* **YOUR OBJECTIVE**
As you work through the listing below, copy each line exactly and drop the images.

* **INFORMATION SHOWN**
◇ ◇ ◇ ◇ ◇ ◇ ◇
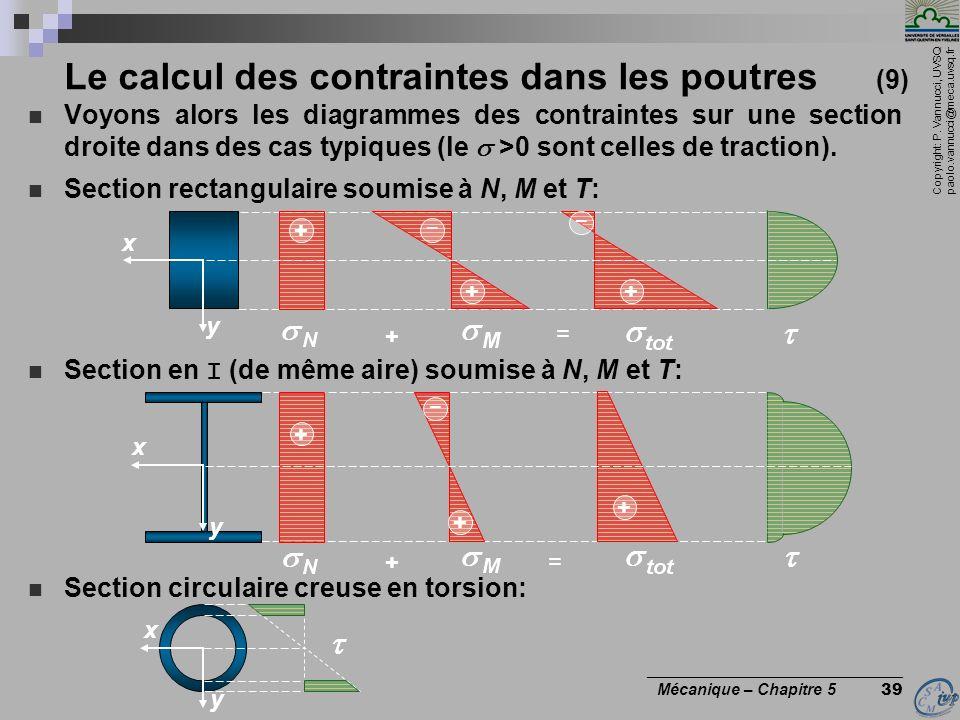 Copyright: P. Vannucci, UVSQ paolo.vannucci@meca.uvsq.fr ________________________________ Mécanique – Chapitre 5 39 Le calcul des contraintes dans les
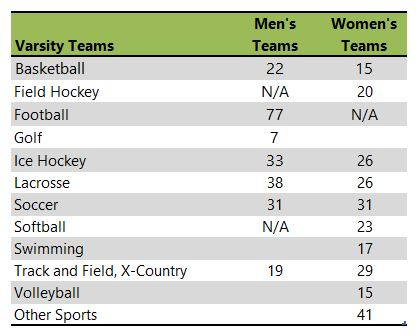 University of New England athletic teams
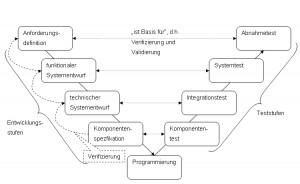 V-Modell nach ISTQB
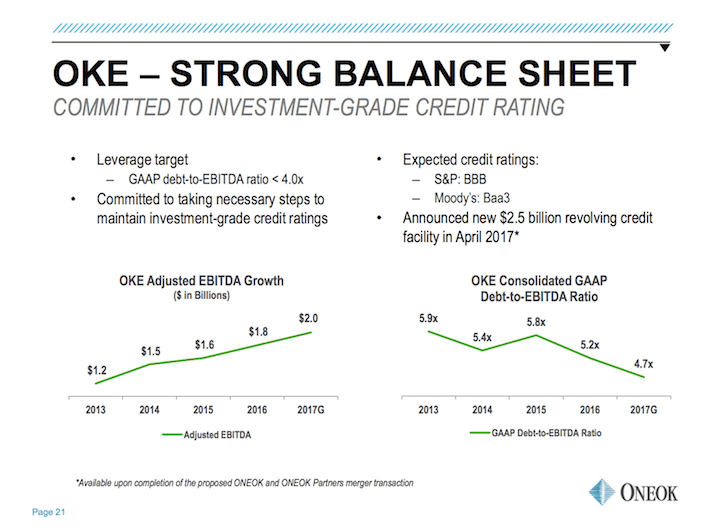 OKE ONEOK Strong Balance Sheet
◇ ◇ ◇ ◇ ◇ ◇ ◇
* **RESULT**
 Copyright: P. Vannucci, UVSQ paolo.vannucci@meca.uvsq.fr ________________________________ Mécanique – Chapitre 5 39 Le calcul des contraintes dans les
 University of New England athletic teams
 V-Modell nach ISTQB
 OKE ONEOK Strong Balance Sheet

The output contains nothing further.